On a more discrete note, we could consider buying scratch cards. Even if we have bought ten scratch cards and won nothing, that does not increase the odds of winning if we buy another one! Note that this is following a geometric distribution, as we are counting the number of failed trials until the first success.

An equivalent formulation of this property is that $P(X\geq s+t) = P(X\geq s)P(X\geq t)$, which can be seen using Bayes’ Rule: we firstly have that

\[P(X\geq s+t \mid X\geq s) = \frac{P(X\geq s+t)P(X\geq s \mid X\geq s+t)}{P(X\geq s)} = \frac{P(X \geq s+t)}{P(X\geq s)},\]

so that if $\mathcal D$ is memoryless then the lefthand side is $P(X\geq t)$, yielding

\[P(X\geq s+t) = P(X\geq s)P(X\geq t),\]

and if this equation holds then Bayes’ rule applied to the above implies that

\[P(X\geq s+t \mid X\geq s) = P(X\geq t)\]

The two examples mentioned above show that the exponential and geometric distributions are both memoryless. To show that they’re the unique discrete and continuous distribution with this property we thus need to show that any given memoryless distribution must be one of the two. In showing this we encounter a healthy mix of calculus and differential equations, so buckle up and I’ll try my best to go through it step by step.

Theorem. The exponential distribution is the unique memoryless continuous distribution on $(0,\infty)$, and the geometric distribution is the unique memoryless discrete distribution on $\{0,1,2,\dots\}$.

We’ll just focus on the exponential distribution here. Assume that we have some positive random variable $X\sim\mathcal D$ such that $\mathcal D$ is memoryless. We want to show that $\mathcal D = \text{Expo}(\lambda)$ for some $\lambda$.

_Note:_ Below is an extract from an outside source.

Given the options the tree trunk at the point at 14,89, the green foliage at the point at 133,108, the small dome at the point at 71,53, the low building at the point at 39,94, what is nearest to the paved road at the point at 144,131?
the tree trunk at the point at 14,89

Let $F$ be the CDF of $\mathcal D$ and define $G\colon(0,\infty)\to\mathbb R$ as $G(x):=P(X>x)$. Since $F=1-G$, we need to show that $G(x)=e^{-\lambda x}$ for some $\lambda$, since the CDF for $\text{Expo}(\lambda)$ is precisely $x\mapsto 1-e^{-\lambda x}$, which can be seen by the following calculation:

\[\int_0^x f(y)dy = -\int_0^x-\lambda e^{-\lambda y}dy = -(e^{-\lambda x} - e^{-\lambda\cdot 0}) = 1 - e^{-\lambda x}.\]

We established above that $G(s+t)=G(s)G(t)$, so if we differentiate with respect to $s$ (which is possible as $X$ is continuous, making $G$ differentiable), we get that $G’(s+t)=G’(s)G(t)$, so setting $s=0$ and defining $c:=G’(0)$ and $y:=G(t)$, we arrive at

\[y' = G'(t) = G'(0+t) = G'(0)G(t) = cG(t) = cy.\]

This is a separable differential equation with $\tfrac{dy}{dt} = cy$, so we do the separation and integrate:

\[\log(y) = \int \frac{1}{y}dy = \int cdt = ct + C\]

for some constant $C$, and setting $K:=e^C$ this means that $y = e^{ct+C} = Ke^{ct}$. As $G(0) = P(X>0) = 1$ we get that $K = \tfrac{G(0)}{e^{c\cdot 0}} = 1$.

This means that $y = e^{ct}$, so if we choose $\lambda := -c$ we get what we want: $G(t) = e^{-\lambda t}$. Note that this makes sense, i.e. that $\lambda > 0$, because $G$ is decreasing, so that $c = G’(0) < 0$. QED

So whenever we have data which seems to be memoryless, then there’s a unique choice for the distribution: exponential if we’re looking for a continuous one, and geometric if we want to be discrete. Hoorah!